### СПИСОК ЗАДАНИЙ
a) Где, в какой типографии и в каком году были изданы воспоминания Руднева, согласно тексту о записках С.П. Руднева?
b) Перескажите в тексте о записках С.П. Руднева абзац, который начинается словами «Сергей Петрович Руднев (28.01.1872», в виде краткого списка с его основными фактами.
c) Перепишите из текста о записках С.П. Руднева дословно отрывок, начиная со слов «И далее автор» и продолжая до слов «(Возрождение, № 1668, 1929).» включительно.

Записки С.П. Руднева-5
ПРИ ВЕЧЕРНИХ ОГНЯХ
К 100-летию Приамурского Земского собора и восстановления монархии в России. Записки делегата Сергея Петровича Руднева.
ВСТУПЛЕНИЕ
Воспоминания Сергея Петровича Руднева, участника Поместного собора Российской Православной Церкви 1917-1918 гг. и Приамурского Земского собора 1922 г. во Владивостоке, были написаны практически по горячим следам и изданы в Харбине в типографии «Заря» в 1928 году. Автор посвятил их как назидание «моим дорогим эмигрантам – любимым, богоданным внукам Сергею и Игнатию Хорошевским и племяннику Петру Рудневу».
Сергей Петрович Руднев (28.01.1872 — 8.01.1935) родился в гор. Курмыше Симбирской губернии в дворянской семье. Окончил Симбирскую гимназию и юридический факультет Харьковского университета в 1895 году и в течение года был помощником юрисконсульта Юго-восточных железных дорог. В 1896 г. он – сотрудник Елецкого окружного суда. Последовательно занимал должности: судебного следователя в Верхотурье, на Катавских и Симских заводах Уфимского уезда, товарища прокурора в Костромском, Смоленском и Нижегородском судах. С 1906 г. судебный следователь Московского окружного суда, но по семейным обстоятельствам уезжает в Крым, где до 1916 был членом Симферопольского окружного суда, а после смерти жены перевёлся в Симбирский окружной суд на ту же должность. Член Поместного Собора Российской Православной Церкви по избранию от мирянин Симбирской епархии. После революции жил на Дальнем Востоке. Учредитель и товарищ председателя правления Харбинской больницы в память доктора В.А. Казем-Бека. Скончался в Харбине.
Книга воспоминаний С.П. Руднева «При вечерних огнях», своим названием отсылающая к сборникам великого русского поэта Афанасия Фета из цикла «Вечерние огни», по мнению авторитетного парижского эмигрантского издания «Возрождение», «прошла незамеченной в общей печати.
А между тем — его воспоминания отнюдь не похожи на тот недавний поток мемуаров, почти все авторы которых, как бы, забегая вперед перед историей, или приписывали себе особые государственные роли или жаловались на то, как их государственных талантов не понимали современники».
И далее автор рецензии делает общий вывод: «Незамеченная книга С.П. Руднева как бы восстанавливает прекрасную традицию нашего 18-го века, когда, также не думая о суде истории или о посторонних свидетелях, наши пудренные пращуры, при вечерних огнях, рассказывали внукам об испытаниях своей жизни. И, читая книгу Руднева, вспоминаешь, например, не раз старинные и бесхитростные записки Мертва́го или Рунича о Пугачевщине. Будущий историк найдёт, вероятно, у Руднева не меньше, чем во многих прославленных мемуарах» (Возрождение, № 1668, 1929).

### ИЗВЛЕЧЁННЫЕ ДАННЫЕ
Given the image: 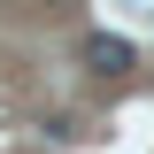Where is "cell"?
I'll list each match as a JSON object with an SVG mask.
<instances>
[{
  "instance_id": "cell-1",
  "label": "cell",
  "mask_w": 154,
  "mask_h": 154,
  "mask_svg": "<svg viewBox=\"0 0 154 154\" xmlns=\"http://www.w3.org/2000/svg\"><path fill=\"white\" fill-rule=\"evenodd\" d=\"M85 62H93L100 77H123V69H131V46H123L116 31H93V38H85Z\"/></svg>"
}]
</instances>
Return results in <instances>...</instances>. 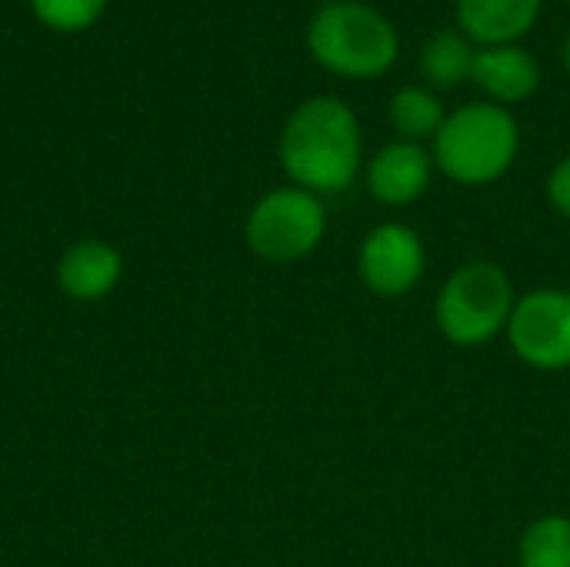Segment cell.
Segmentation results:
<instances>
[{
	"label": "cell",
	"instance_id": "11",
	"mask_svg": "<svg viewBox=\"0 0 570 567\" xmlns=\"http://www.w3.org/2000/svg\"><path fill=\"white\" fill-rule=\"evenodd\" d=\"M120 277V254L104 241H80L63 251L57 264L60 287L77 301L104 297Z\"/></svg>",
	"mask_w": 570,
	"mask_h": 567
},
{
	"label": "cell",
	"instance_id": "10",
	"mask_svg": "<svg viewBox=\"0 0 570 567\" xmlns=\"http://www.w3.org/2000/svg\"><path fill=\"white\" fill-rule=\"evenodd\" d=\"M544 0H458V30L478 47L518 43L541 17Z\"/></svg>",
	"mask_w": 570,
	"mask_h": 567
},
{
	"label": "cell",
	"instance_id": "9",
	"mask_svg": "<svg viewBox=\"0 0 570 567\" xmlns=\"http://www.w3.org/2000/svg\"><path fill=\"white\" fill-rule=\"evenodd\" d=\"M471 80L491 97V104H521L541 87V67L521 43L478 47L471 63Z\"/></svg>",
	"mask_w": 570,
	"mask_h": 567
},
{
	"label": "cell",
	"instance_id": "18",
	"mask_svg": "<svg viewBox=\"0 0 570 567\" xmlns=\"http://www.w3.org/2000/svg\"><path fill=\"white\" fill-rule=\"evenodd\" d=\"M564 3H570V0H564Z\"/></svg>",
	"mask_w": 570,
	"mask_h": 567
},
{
	"label": "cell",
	"instance_id": "15",
	"mask_svg": "<svg viewBox=\"0 0 570 567\" xmlns=\"http://www.w3.org/2000/svg\"><path fill=\"white\" fill-rule=\"evenodd\" d=\"M33 10L43 23L57 30H80L97 20L104 0H33Z\"/></svg>",
	"mask_w": 570,
	"mask_h": 567
},
{
	"label": "cell",
	"instance_id": "14",
	"mask_svg": "<svg viewBox=\"0 0 570 567\" xmlns=\"http://www.w3.org/2000/svg\"><path fill=\"white\" fill-rule=\"evenodd\" d=\"M521 567H570V518L544 515L531 521L518 545Z\"/></svg>",
	"mask_w": 570,
	"mask_h": 567
},
{
	"label": "cell",
	"instance_id": "16",
	"mask_svg": "<svg viewBox=\"0 0 570 567\" xmlns=\"http://www.w3.org/2000/svg\"><path fill=\"white\" fill-rule=\"evenodd\" d=\"M548 197H551L554 211L570 221V154L554 164V170L548 177Z\"/></svg>",
	"mask_w": 570,
	"mask_h": 567
},
{
	"label": "cell",
	"instance_id": "7",
	"mask_svg": "<svg viewBox=\"0 0 570 567\" xmlns=\"http://www.w3.org/2000/svg\"><path fill=\"white\" fill-rule=\"evenodd\" d=\"M428 251L414 227L407 224H377L357 251V274L367 291L377 297H401L414 291L424 277Z\"/></svg>",
	"mask_w": 570,
	"mask_h": 567
},
{
	"label": "cell",
	"instance_id": "17",
	"mask_svg": "<svg viewBox=\"0 0 570 567\" xmlns=\"http://www.w3.org/2000/svg\"><path fill=\"white\" fill-rule=\"evenodd\" d=\"M564 67H568V74H570V33H568V40H564Z\"/></svg>",
	"mask_w": 570,
	"mask_h": 567
},
{
	"label": "cell",
	"instance_id": "3",
	"mask_svg": "<svg viewBox=\"0 0 570 567\" xmlns=\"http://www.w3.org/2000/svg\"><path fill=\"white\" fill-rule=\"evenodd\" d=\"M521 150V130L508 107L478 100L444 117L434 137V167L454 184L481 187L511 170Z\"/></svg>",
	"mask_w": 570,
	"mask_h": 567
},
{
	"label": "cell",
	"instance_id": "4",
	"mask_svg": "<svg viewBox=\"0 0 570 567\" xmlns=\"http://www.w3.org/2000/svg\"><path fill=\"white\" fill-rule=\"evenodd\" d=\"M518 297L504 267L491 261L461 264L441 287L434 321L451 344L474 348L508 331Z\"/></svg>",
	"mask_w": 570,
	"mask_h": 567
},
{
	"label": "cell",
	"instance_id": "8",
	"mask_svg": "<svg viewBox=\"0 0 570 567\" xmlns=\"http://www.w3.org/2000/svg\"><path fill=\"white\" fill-rule=\"evenodd\" d=\"M434 177V157L414 140L384 144L367 164V190L377 204L407 207L414 204Z\"/></svg>",
	"mask_w": 570,
	"mask_h": 567
},
{
	"label": "cell",
	"instance_id": "13",
	"mask_svg": "<svg viewBox=\"0 0 570 567\" xmlns=\"http://www.w3.org/2000/svg\"><path fill=\"white\" fill-rule=\"evenodd\" d=\"M444 117H448L444 104H441L438 90H431V87L407 84L391 97V124L401 140L421 144L428 137H438Z\"/></svg>",
	"mask_w": 570,
	"mask_h": 567
},
{
	"label": "cell",
	"instance_id": "1",
	"mask_svg": "<svg viewBox=\"0 0 570 567\" xmlns=\"http://www.w3.org/2000/svg\"><path fill=\"white\" fill-rule=\"evenodd\" d=\"M361 124L337 97L304 100L284 124L281 164L294 187L311 194H341L361 170Z\"/></svg>",
	"mask_w": 570,
	"mask_h": 567
},
{
	"label": "cell",
	"instance_id": "6",
	"mask_svg": "<svg viewBox=\"0 0 570 567\" xmlns=\"http://www.w3.org/2000/svg\"><path fill=\"white\" fill-rule=\"evenodd\" d=\"M504 334L524 364L538 371L570 368V291L538 287L521 294Z\"/></svg>",
	"mask_w": 570,
	"mask_h": 567
},
{
	"label": "cell",
	"instance_id": "12",
	"mask_svg": "<svg viewBox=\"0 0 570 567\" xmlns=\"http://www.w3.org/2000/svg\"><path fill=\"white\" fill-rule=\"evenodd\" d=\"M471 63L474 43L461 30H438L421 50V70L431 90H454L458 84L471 80Z\"/></svg>",
	"mask_w": 570,
	"mask_h": 567
},
{
	"label": "cell",
	"instance_id": "5",
	"mask_svg": "<svg viewBox=\"0 0 570 567\" xmlns=\"http://www.w3.org/2000/svg\"><path fill=\"white\" fill-rule=\"evenodd\" d=\"M327 234L324 201L304 187H277L264 194L247 217V244L264 261H301Z\"/></svg>",
	"mask_w": 570,
	"mask_h": 567
},
{
	"label": "cell",
	"instance_id": "2",
	"mask_svg": "<svg viewBox=\"0 0 570 567\" xmlns=\"http://www.w3.org/2000/svg\"><path fill=\"white\" fill-rule=\"evenodd\" d=\"M311 57L347 80H374L397 63L401 40L394 23L364 0H331L307 27Z\"/></svg>",
	"mask_w": 570,
	"mask_h": 567
}]
</instances>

### РЕШЕНИЯ ЗАДАНИЙ
a) В Харбине, в типографии «Заря», в 1928 году.

b)
- Родился 28.01.1872 в Курмыше Симбирской губернии в дворянской семье, скончался 8.01.1935 в Харбине.
- В 1895 году окончил Симбирскую гимназию и юридический факультет Харьковского университета, затем год был помощником юрисконсульта Юго-восточных железных дорог.
- В 1896 году работал в Елецком окружном суде. После этого был судебным следователем в Верхотурье, на Катавских и Симских заводах Уфимского уезда, а также товарищем прокурора в Костромском, Смоленском и Нижегородском судах.
- С 1906 года был судебным следователем Московского окружного суда. До 1916 года служил членом Симферопольского окружного суда, а после смерти жены занял ту же должность в Симбирском окружном суде.
- Был избран членом Поместного Собора Российской Православной Церкви от Симбирской епархии.
- После революции жил на Дальнем Востоке, был учредителем и товарищем председателя правления Харбинской больницы в память доктора В.А. Казем-Бека.

c)
И далее автор рецензии делает общий вывод: «Незамеченная книга С.П. Руднева как бы восстанавливает прекрасную традицию нашего 18-го века, когда, также не думая о суде истории или о посторонних свидетелях, наши пудренные пращуры, при вечерних огнях, рассказывали внукам об испытаниях своей жизни. И, читая книгу Руднева, вспоминаешь, например, не раз старинные и бесхитростные записки Мертва́го или Рунича о Пугачевщине. Будущий историк найдёт, вероятно, у Руднева не меньше, чем во многих прославленных мемуарах» (Возрождение, № 1668, 1929).